Here, we think of covariate-shift as a difference in $p(\mb{X})$ i.e. the distribution of feature-vectors, between the source $\mc{D}_S$ and target $\mc{D}_T$ distributions, with the conditional label distribution $p(Y\mid\mb{X})$ being the same on $\mc{D}_S$ and $\mc{D}_T$. We call this \emph{covariate-shifted hybrid LLP} in which the goal is to leverage the full supervision on the source as well as the bag-level supervision on the target to train better instance-label predictors on the target distribution. 

 Previous works \citep{Domain-Adaption-AC,Li-Culotta} studied the case where the source training data was aggregated into bags whose bag-labels are available, while the training data from the target distribution is completely unsupervised. The work of \cite{Domain-Adaption-AC} gave a \emph{self-training} based approach where the model trained on the source data is used to predict bag-labels on the unsupervised target train-set from which a subset of the most confidently labeled bags are used (along with the source data) to retrain the predictor.

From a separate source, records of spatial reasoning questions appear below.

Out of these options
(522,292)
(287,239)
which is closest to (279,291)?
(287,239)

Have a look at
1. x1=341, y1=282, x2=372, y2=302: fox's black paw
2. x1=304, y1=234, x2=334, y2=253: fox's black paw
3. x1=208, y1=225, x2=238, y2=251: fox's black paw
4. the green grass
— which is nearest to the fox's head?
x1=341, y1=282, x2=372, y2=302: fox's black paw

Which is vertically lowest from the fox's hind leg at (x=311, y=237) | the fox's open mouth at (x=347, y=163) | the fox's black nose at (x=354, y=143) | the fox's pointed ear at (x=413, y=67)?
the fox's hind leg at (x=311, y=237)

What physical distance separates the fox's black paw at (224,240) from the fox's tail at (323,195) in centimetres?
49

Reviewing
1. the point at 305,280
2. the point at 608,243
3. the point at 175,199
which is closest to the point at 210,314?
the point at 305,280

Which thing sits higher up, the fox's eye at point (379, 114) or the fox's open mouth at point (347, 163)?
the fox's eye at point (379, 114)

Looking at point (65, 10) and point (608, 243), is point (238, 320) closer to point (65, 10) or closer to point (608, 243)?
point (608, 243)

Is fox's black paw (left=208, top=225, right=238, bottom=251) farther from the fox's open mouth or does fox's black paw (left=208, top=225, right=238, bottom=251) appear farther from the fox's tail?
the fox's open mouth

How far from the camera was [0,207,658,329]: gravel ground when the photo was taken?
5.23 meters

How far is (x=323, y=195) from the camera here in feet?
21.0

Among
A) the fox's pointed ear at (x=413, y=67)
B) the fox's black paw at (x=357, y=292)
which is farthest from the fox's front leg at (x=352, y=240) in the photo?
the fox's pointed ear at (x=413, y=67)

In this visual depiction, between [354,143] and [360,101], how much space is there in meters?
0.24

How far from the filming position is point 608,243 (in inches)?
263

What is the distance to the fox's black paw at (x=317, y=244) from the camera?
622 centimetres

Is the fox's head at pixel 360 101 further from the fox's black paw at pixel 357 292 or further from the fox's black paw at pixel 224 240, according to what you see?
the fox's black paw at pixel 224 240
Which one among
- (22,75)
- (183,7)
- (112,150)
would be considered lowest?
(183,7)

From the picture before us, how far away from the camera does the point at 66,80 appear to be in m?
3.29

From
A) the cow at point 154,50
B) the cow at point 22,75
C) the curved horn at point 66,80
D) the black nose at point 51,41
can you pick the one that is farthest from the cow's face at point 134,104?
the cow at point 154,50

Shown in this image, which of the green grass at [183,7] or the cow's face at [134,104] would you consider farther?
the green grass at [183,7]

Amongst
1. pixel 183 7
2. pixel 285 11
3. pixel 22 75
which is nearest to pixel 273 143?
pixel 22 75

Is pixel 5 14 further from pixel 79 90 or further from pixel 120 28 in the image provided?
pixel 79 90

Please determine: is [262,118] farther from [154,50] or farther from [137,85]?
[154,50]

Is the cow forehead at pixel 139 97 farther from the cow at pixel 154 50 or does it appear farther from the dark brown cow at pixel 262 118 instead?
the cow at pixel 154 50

The more recent work of \cite{Li-Culotta} proposed solutions directly applying domain adversarial neural-network (DANN) methods in which apart from minimizing the bag-level loss on the source data, an unsupervised domain prediction loss is \emph{maximized} to ensure that the predictor is domain-independent. %

The works of  \cite{Domain-Adaption-AC}, and \cite{Li-Culotta} as well as standard domain adaptation methods (e.g. \cite{long2015learning}) can be applied to our setting by simply ignoring the bag-labels of the target train-set, and treating the labeled instances in the source data as bags of size $1$.  Note however that these approaches discard the informative signal from the target bag-labels and are thus likely to degrade the predictive performance. 


The main contributions of this paper are a suite of techniques which use the bag-labels from the target training set, not only to minimize the bag-loss i.e., the predictive loss on bags, but also to do better domain adaptation. We focus on regression as the underlying task and propose loss functions which, at a high level, have three components: (i) the instance-level loss on the source data, (ii) a bag-level loss on the target training bags, and (iii) a domain adaptation loss which leverages the instance-labels from source and bag-labels from target. Our main methodological novelty is the third term which leverages bag-labels (unlike previous works) from the target domain for domain adaptation, along with instance-labels from the source domain. 
Specifically, our BL-WFA method using the ${\sf BagCSI}$  loss (eqn. \eqref{eqn:BagCSI}) is the first to incorporate the instance-labels from the source along with the target bag-labels into the domain adaptation loss. The design of our ${\sf BagCSI}$ loss is theoretically justified: we prove generalization error bounds (Section \ref{sec:our_contrib}), %
and we also generalize this to PL-WFA which can use target-level pseudo-labels instead (see Section \ref{proposed} for details of BL-WFA and PL-WFA).
Complementing these analytical insights, we provide in Section \ref{sec:experiments} extensive experimental evaluations of our methods showing performance gains, on real as well as synthetic datasets.